--- Work to do ---
The required result is the exact run of lines beginning at the one containing "Based on what is pictured, from" and ending at the last line of the entries.

--- Source records ---

- - - - - - -

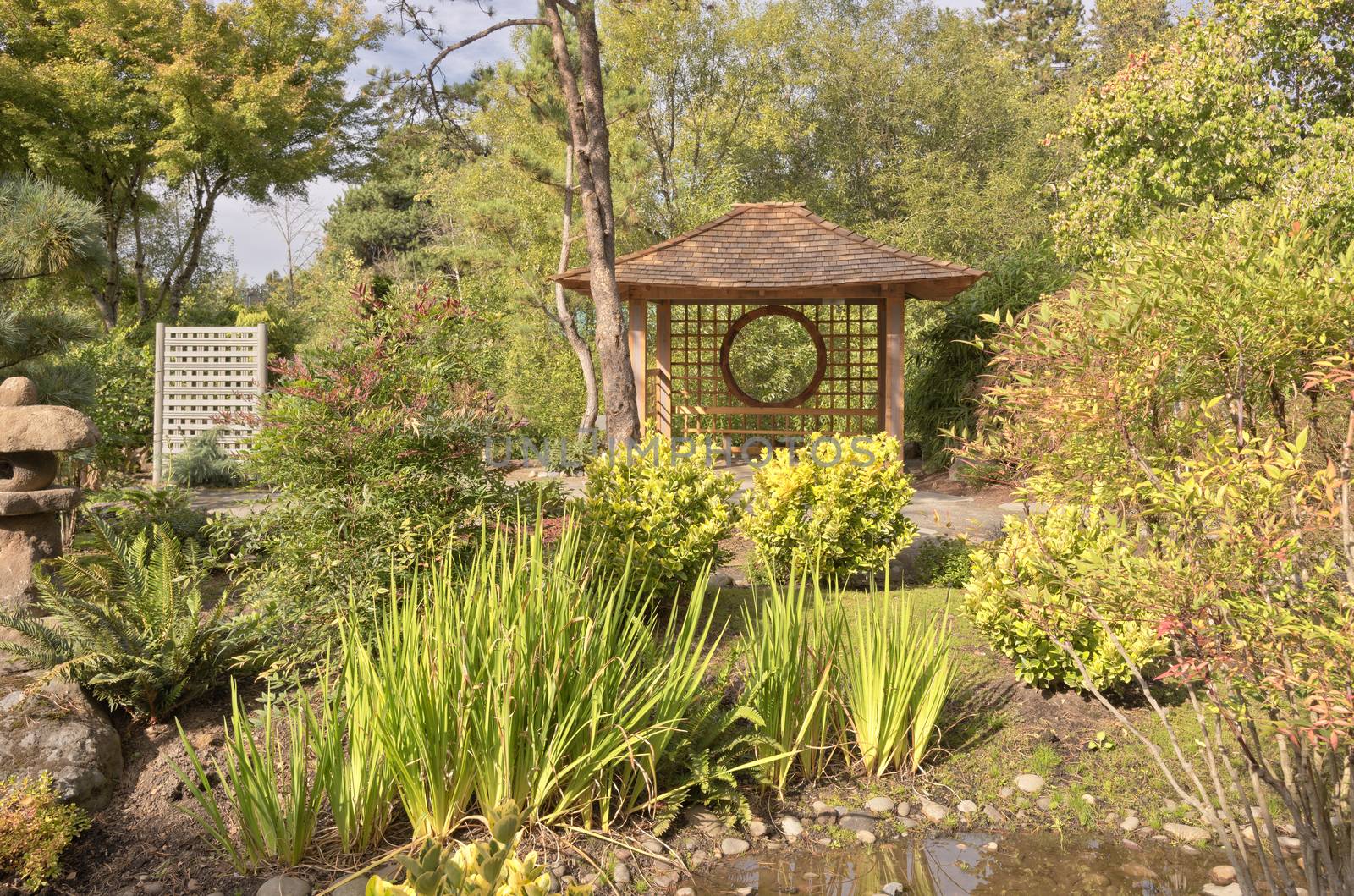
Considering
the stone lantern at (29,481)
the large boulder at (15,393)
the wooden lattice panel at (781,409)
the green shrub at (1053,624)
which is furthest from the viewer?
the wooden lattice panel at (781,409)

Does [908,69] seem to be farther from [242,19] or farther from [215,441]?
[215,441]

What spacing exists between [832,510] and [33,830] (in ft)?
12.3

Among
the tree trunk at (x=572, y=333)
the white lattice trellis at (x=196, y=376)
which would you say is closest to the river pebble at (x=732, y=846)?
the white lattice trellis at (x=196, y=376)

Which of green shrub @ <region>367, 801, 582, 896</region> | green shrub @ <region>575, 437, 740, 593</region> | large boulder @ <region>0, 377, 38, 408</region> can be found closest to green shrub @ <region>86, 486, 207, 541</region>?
large boulder @ <region>0, 377, 38, 408</region>

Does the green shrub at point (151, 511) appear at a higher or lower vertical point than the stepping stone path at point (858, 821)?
higher

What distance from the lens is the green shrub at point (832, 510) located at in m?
5.16

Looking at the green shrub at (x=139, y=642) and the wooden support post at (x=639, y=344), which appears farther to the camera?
the wooden support post at (x=639, y=344)

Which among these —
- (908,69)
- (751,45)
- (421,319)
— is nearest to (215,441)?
(421,319)

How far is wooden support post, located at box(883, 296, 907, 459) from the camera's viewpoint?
9.75 m

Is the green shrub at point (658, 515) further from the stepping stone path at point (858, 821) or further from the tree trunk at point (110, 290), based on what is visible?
the tree trunk at point (110, 290)

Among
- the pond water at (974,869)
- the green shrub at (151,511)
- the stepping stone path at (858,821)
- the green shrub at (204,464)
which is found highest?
the green shrub at (204,464)

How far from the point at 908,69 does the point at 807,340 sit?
32.7ft

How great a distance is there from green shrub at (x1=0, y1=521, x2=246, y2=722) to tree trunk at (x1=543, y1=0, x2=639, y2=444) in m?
3.85

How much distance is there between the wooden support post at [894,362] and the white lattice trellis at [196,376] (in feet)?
21.7
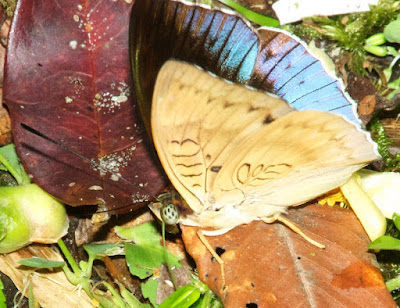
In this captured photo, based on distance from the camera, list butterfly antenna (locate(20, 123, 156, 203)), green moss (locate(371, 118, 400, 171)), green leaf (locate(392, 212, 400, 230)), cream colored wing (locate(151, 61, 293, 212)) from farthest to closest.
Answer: green moss (locate(371, 118, 400, 171)), green leaf (locate(392, 212, 400, 230)), butterfly antenna (locate(20, 123, 156, 203)), cream colored wing (locate(151, 61, 293, 212))

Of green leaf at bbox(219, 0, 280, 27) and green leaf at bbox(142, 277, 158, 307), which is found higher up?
green leaf at bbox(219, 0, 280, 27)

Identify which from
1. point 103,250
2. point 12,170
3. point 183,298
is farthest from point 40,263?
point 183,298

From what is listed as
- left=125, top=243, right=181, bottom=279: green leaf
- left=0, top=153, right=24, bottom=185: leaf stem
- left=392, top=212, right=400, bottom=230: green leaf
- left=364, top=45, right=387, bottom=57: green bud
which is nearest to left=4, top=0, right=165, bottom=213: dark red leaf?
left=0, top=153, right=24, bottom=185: leaf stem

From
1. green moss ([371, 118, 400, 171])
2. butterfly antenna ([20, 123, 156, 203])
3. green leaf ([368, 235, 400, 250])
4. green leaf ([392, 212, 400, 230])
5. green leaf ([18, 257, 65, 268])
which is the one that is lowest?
green leaf ([18, 257, 65, 268])

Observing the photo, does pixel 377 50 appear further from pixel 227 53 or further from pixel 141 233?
pixel 141 233

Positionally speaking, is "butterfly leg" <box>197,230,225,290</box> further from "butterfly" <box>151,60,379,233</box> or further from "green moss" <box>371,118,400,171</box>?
"green moss" <box>371,118,400,171</box>

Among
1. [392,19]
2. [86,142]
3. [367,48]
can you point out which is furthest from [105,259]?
[392,19]

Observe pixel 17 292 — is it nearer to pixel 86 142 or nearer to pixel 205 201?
pixel 86 142
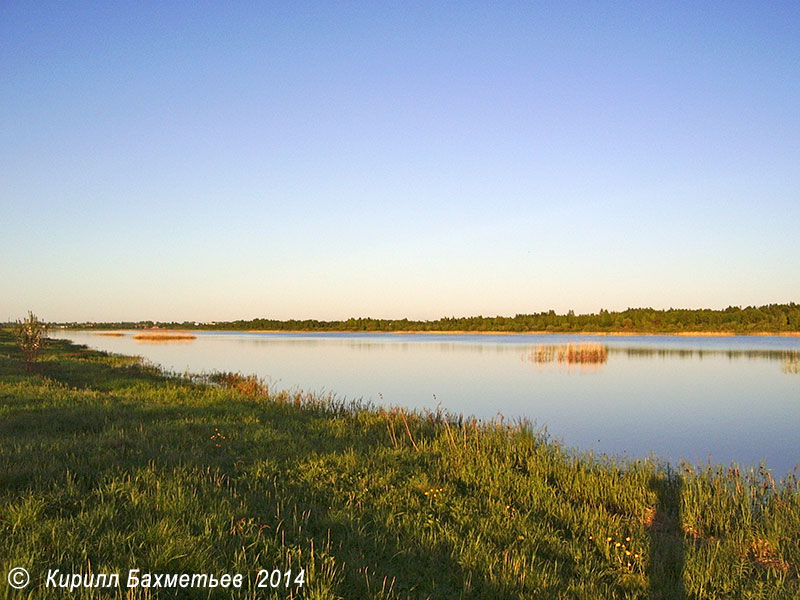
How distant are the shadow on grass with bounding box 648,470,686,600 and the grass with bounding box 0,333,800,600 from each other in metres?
0.03

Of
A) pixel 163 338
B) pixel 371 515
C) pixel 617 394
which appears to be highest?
pixel 371 515

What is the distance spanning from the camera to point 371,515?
7.39m

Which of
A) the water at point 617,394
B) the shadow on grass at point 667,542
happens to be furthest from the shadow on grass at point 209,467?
the water at point 617,394

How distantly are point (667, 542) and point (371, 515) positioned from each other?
441 cm

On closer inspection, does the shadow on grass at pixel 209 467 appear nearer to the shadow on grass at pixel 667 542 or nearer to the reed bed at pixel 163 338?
the shadow on grass at pixel 667 542

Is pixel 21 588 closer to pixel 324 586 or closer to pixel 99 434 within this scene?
pixel 324 586

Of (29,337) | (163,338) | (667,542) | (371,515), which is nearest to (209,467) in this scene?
(371,515)

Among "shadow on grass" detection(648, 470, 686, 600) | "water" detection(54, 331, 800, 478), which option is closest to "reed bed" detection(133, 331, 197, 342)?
"water" detection(54, 331, 800, 478)

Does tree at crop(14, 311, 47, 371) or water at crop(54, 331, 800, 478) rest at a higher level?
tree at crop(14, 311, 47, 371)

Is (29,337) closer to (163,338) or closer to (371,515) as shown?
(371,515)

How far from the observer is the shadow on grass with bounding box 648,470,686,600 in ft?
20.8

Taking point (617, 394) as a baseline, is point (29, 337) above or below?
above

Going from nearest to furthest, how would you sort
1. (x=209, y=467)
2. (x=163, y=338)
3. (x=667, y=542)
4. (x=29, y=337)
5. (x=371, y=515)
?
(x=371, y=515) → (x=667, y=542) → (x=209, y=467) → (x=29, y=337) → (x=163, y=338)

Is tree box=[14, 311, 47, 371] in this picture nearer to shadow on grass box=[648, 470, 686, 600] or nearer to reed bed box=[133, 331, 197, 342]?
shadow on grass box=[648, 470, 686, 600]
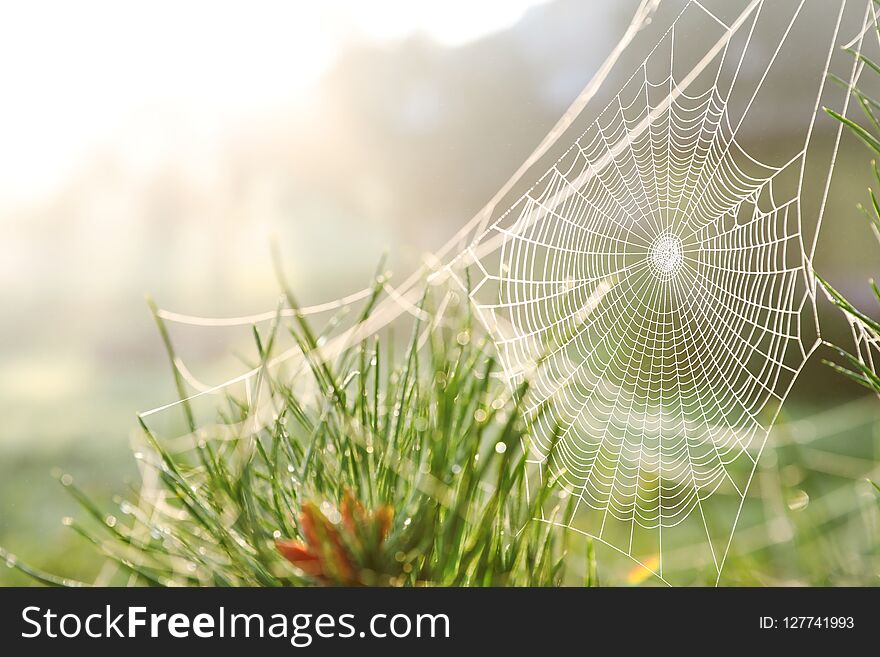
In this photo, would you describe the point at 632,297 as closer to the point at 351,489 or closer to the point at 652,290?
the point at 652,290

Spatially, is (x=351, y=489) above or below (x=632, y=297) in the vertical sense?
below

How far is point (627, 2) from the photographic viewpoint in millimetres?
1654

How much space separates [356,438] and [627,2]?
175 cm

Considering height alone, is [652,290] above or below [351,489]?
above

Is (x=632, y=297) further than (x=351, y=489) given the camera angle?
Yes

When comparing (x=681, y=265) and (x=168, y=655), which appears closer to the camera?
(x=168, y=655)

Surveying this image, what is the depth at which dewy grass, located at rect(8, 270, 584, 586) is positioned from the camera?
177 mm

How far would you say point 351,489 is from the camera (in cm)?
21

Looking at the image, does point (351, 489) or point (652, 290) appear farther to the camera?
point (652, 290)

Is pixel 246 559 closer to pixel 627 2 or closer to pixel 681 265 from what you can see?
pixel 681 265

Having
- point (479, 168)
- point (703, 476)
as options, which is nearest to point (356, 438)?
point (703, 476)

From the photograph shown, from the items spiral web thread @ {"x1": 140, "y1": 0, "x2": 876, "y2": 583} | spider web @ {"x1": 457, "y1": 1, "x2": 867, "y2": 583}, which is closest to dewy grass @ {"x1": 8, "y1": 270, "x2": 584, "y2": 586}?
spiral web thread @ {"x1": 140, "y1": 0, "x2": 876, "y2": 583}

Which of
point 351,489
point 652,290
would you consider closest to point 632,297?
point 652,290

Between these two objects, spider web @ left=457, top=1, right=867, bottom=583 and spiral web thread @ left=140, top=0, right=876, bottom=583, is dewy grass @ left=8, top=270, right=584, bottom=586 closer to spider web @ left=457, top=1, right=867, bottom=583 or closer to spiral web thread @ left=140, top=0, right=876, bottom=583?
spiral web thread @ left=140, top=0, right=876, bottom=583
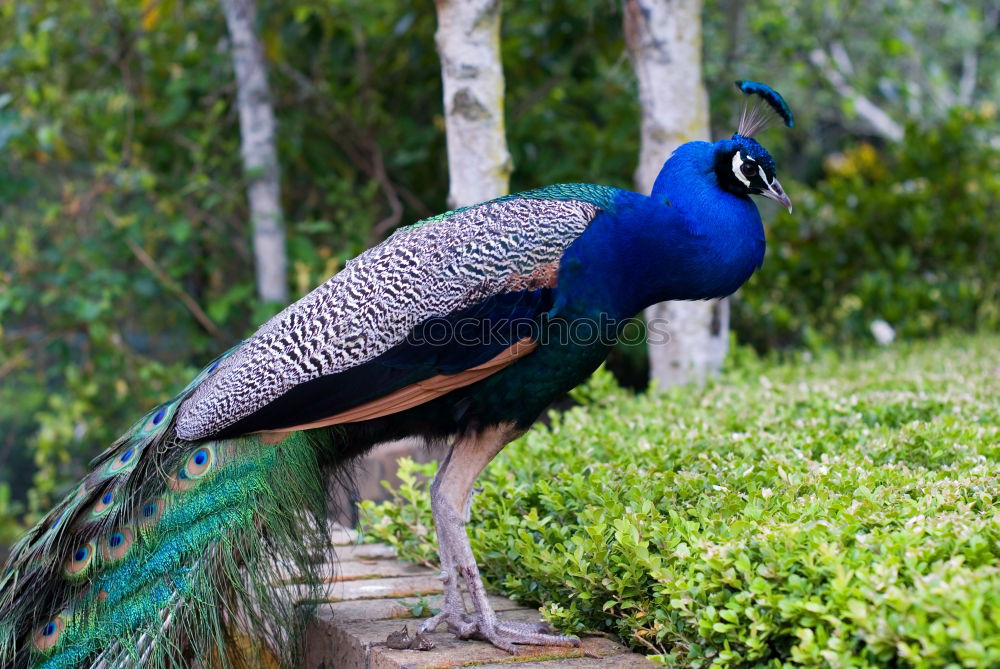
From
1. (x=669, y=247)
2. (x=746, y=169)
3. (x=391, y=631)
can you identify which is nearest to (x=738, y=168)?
(x=746, y=169)

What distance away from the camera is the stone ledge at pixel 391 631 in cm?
263

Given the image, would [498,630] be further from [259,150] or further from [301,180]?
[301,180]

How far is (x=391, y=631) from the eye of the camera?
9.55 ft

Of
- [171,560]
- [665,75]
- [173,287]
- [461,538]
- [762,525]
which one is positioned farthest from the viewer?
[173,287]

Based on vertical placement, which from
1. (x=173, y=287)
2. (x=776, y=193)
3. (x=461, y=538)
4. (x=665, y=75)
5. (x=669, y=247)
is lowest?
(x=461, y=538)

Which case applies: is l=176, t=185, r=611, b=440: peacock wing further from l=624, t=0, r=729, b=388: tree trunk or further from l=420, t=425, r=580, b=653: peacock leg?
l=624, t=0, r=729, b=388: tree trunk

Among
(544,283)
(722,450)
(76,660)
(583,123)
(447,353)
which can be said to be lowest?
(76,660)

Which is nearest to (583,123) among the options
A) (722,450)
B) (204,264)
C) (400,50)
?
(400,50)

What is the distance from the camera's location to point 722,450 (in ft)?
11.2

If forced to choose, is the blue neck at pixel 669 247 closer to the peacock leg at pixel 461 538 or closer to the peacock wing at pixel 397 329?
the peacock wing at pixel 397 329

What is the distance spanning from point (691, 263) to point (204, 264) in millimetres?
4688

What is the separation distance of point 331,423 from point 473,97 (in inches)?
76.3

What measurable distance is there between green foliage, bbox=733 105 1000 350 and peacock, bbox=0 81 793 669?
4758mm

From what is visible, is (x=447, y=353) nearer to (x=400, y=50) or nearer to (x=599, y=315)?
(x=599, y=315)
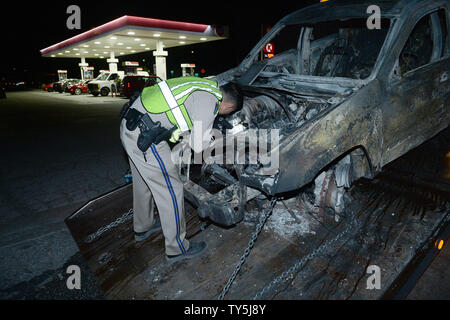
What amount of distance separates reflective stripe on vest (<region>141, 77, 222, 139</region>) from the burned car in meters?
0.60

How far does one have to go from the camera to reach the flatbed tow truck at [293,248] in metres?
2.28

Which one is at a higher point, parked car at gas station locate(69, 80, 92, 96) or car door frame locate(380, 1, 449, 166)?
parked car at gas station locate(69, 80, 92, 96)

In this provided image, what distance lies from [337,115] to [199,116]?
3.59 ft

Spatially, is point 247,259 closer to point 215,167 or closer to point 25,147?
point 215,167

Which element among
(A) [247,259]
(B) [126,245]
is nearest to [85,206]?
Result: (B) [126,245]

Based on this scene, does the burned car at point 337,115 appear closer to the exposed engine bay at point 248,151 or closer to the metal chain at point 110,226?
the exposed engine bay at point 248,151

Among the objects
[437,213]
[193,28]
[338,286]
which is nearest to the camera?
[338,286]

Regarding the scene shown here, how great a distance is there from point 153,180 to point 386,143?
2178 mm

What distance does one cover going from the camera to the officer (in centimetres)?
225

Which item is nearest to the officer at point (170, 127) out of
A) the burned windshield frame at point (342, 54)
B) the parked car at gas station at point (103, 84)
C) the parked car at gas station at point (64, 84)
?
the burned windshield frame at point (342, 54)

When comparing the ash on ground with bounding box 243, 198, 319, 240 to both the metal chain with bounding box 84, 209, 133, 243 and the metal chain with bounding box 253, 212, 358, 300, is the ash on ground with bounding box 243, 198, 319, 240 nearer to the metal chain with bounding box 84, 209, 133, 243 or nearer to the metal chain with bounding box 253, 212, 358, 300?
the metal chain with bounding box 253, 212, 358, 300

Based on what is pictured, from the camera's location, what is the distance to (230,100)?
2.53m

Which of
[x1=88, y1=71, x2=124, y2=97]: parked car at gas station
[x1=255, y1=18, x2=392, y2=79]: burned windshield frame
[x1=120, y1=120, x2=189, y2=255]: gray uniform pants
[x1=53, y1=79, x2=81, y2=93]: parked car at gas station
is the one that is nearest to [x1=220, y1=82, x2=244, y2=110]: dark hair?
[x1=120, y1=120, x2=189, y2=255]: gray uniform pants

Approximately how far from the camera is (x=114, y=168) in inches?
A: 202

- - - - - - -

--- Full output ---
Based on what is pictured, from the camera's location, what is the distance to (230,100)?
2.53m

Which of
[x1=88, y1=71, x2=124, y2=97]: parked car at gas station
[x1=255, y1=18, x2=392, y2=79]: burned windshield frame
[x1=120, y1=120, x2=189, y2=255]: gray uniform pants
[x1=53, y1=79, x2=81, y2=93]: parked car at gas station
is the one that is nearest to [x1=220, y1=82, x2=244, y2=110]: dark hair?
[x1=120, y1=120, x2=189, y2=255]: gray uniform pants

Approximately how far from the camera is (x=114, y=168) in inches?
A: 202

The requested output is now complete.